La démarche peu assurée, s’aidant d’une canne, petits pas après petits pas, une vieille dame longeait la rue du savoir à Sorlop. Doucement et précautionneusement, elle rentrait chez elle, un petit sac de commissions à la main. Il devenait difficile de sortir. Cela devenait une aventure pour elle. Une aventure qui n’avait rien d’excitant. Parcourir les 300 mètres, qui séparaient son domicile – un petit studio – et ses commerces de proximité, devenait un acte d’héroïsme tant son arthrose lui faisait souffrir et son équilibre était fragile. Il fallait par ailleurs compter sur les passants qui vous bousculaient sans même se retourner pour s’excuser et qui menaçaient ainsi encore plus son équilibre. Il fallait veiller aux trottoirs en mauvais état, aux vélos qui roulent sur ces mêmes trottoirs, aux enfants qui ne regardent pas trop où ils vont. Bref, la sortie bi-hebdomadaire était devenue un supplice.

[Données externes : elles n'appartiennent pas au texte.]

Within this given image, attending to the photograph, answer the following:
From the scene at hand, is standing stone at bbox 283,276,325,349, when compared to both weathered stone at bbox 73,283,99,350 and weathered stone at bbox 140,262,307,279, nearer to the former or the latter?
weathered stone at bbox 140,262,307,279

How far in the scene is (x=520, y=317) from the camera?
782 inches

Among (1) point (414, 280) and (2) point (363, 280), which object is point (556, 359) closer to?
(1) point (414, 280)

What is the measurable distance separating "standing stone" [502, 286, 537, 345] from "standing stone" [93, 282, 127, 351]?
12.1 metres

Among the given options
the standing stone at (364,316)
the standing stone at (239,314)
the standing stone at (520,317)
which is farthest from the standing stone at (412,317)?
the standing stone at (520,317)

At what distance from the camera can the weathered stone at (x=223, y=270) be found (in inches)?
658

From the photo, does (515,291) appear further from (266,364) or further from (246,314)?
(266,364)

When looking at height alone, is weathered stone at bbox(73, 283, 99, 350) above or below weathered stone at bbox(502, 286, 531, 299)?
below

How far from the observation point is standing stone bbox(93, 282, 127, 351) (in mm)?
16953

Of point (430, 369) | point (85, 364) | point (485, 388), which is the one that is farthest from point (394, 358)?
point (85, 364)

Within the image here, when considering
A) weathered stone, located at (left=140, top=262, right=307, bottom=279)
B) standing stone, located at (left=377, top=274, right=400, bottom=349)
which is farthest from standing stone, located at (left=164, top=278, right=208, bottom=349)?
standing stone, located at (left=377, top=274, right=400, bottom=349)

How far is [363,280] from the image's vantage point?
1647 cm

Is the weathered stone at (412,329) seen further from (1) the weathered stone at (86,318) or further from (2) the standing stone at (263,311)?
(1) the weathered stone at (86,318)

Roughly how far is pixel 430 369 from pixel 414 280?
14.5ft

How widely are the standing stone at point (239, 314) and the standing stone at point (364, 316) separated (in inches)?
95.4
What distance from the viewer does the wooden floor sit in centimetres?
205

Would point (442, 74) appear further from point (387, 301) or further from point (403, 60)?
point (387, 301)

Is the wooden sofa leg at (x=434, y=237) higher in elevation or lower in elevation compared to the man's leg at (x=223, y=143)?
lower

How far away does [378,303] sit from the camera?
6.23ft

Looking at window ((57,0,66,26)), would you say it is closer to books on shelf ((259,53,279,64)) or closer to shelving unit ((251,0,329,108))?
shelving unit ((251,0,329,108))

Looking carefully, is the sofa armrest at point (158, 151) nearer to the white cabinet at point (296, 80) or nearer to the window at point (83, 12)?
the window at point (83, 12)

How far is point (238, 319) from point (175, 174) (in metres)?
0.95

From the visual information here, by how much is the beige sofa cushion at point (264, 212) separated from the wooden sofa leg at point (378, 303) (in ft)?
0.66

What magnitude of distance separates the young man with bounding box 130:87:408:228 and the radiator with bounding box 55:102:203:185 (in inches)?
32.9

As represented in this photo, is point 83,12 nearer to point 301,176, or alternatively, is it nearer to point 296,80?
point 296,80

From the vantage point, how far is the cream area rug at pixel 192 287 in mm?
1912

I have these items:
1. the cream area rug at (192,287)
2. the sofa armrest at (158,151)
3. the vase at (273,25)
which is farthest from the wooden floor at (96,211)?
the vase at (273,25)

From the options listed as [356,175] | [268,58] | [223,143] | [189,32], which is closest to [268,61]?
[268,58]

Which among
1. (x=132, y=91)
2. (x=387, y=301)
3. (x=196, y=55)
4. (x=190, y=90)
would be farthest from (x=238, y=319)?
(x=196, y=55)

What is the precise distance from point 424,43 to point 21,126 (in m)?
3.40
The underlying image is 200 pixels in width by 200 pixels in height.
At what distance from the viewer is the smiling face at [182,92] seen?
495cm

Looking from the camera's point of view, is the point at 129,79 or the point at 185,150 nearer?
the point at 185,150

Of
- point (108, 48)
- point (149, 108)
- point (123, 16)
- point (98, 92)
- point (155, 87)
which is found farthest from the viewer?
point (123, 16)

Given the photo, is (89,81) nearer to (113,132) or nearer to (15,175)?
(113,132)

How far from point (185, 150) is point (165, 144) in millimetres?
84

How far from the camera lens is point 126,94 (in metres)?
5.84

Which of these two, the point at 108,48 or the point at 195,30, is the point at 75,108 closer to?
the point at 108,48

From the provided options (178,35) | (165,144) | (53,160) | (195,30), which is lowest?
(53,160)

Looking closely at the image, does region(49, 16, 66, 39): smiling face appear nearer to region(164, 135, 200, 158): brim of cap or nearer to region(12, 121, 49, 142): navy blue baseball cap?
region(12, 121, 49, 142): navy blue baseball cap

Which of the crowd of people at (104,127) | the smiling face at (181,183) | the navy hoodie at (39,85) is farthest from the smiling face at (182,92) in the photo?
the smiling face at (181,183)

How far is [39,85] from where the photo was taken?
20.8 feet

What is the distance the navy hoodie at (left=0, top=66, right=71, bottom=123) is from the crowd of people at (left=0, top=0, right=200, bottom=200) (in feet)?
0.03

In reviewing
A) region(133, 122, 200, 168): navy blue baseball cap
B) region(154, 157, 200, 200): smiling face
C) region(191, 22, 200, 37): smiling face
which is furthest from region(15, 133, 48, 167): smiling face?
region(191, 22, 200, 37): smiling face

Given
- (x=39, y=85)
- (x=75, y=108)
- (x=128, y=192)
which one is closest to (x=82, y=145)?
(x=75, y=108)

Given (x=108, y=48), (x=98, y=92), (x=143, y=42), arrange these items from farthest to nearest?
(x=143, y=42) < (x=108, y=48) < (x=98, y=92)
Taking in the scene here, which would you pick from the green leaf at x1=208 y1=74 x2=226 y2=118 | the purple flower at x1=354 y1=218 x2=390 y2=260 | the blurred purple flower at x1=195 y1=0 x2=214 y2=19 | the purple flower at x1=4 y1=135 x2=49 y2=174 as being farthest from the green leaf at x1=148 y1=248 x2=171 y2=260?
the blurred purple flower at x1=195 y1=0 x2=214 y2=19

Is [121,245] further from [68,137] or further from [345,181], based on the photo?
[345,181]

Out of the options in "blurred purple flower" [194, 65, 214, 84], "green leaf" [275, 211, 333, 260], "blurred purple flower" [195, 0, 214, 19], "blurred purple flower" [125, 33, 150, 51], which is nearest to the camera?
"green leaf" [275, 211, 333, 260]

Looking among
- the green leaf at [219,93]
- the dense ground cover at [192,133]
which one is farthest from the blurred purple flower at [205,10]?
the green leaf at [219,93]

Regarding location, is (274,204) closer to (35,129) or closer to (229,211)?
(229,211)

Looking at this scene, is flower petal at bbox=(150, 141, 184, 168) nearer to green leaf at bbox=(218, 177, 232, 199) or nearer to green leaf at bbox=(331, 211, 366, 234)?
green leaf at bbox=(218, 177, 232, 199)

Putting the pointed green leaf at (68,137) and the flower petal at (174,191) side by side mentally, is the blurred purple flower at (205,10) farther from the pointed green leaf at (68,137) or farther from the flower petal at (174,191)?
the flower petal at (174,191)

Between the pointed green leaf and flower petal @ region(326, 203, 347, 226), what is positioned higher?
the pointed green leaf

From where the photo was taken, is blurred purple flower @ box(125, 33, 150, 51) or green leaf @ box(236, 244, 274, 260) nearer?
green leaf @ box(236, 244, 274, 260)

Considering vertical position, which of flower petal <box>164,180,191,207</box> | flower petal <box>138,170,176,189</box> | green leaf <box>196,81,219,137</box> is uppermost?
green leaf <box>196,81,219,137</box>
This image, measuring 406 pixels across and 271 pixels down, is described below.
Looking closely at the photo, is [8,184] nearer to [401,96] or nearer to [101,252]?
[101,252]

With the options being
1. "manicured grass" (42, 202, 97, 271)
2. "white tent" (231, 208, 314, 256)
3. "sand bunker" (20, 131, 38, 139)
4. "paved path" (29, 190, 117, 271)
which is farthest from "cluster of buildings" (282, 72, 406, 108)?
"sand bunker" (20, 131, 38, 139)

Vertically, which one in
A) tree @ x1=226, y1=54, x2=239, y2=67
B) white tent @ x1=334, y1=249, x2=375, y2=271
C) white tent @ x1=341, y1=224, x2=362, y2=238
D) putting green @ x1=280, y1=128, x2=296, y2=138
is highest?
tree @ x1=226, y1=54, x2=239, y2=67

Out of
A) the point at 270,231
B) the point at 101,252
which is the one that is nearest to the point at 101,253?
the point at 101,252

Alors lorsqu’elle a vu, vendredi, de sa fenêtre ses acharnés, ses excités défilés en gueulant à qui mieux-mieux des slogans anti-monarchiques, elle eut envie de leur jeter un seau d’eau froide sur la tête. N’avaient-ils pas d’autres préoccupations ces agités du bocal qu’à brailler des idioties. Elle en avait plus qu’assez de toutes ces manifestations dans la Capitale ; si ce n’était pas pour la faim, c’était contre la pénurie d’énergie. Si ce n’était pas contre la pénurie d’énergie, c’était pour la liberté. Si ce n’était pas pour la liberté, c’était contre l’oppression. « Assez ! Assez ! » criait-elle alors dans son studio. Seul son chat gris l’entendait, il relevait la tête et la regardait se déplacer difficilement de la fenêtre qu’elle venait de refermer jusqu’à sa chaise où elle regarda sa série préférée. Puis, le chat reposait sa tête sur ses pattes, impassibles aux rumeurs montantes des rues.
Heureusement, aujourd'hui, aucune marché, défilé, sit-in, manifestation en vue. C'est pourquoi elle en profitait pour sortir se réapprovisionner. La vieille dame ne reconnaissait plus ce monde où les citoyens ne pensaient qu’à défiler, qu’à se plaindre au lieu de travailler, de prouver leur valeur.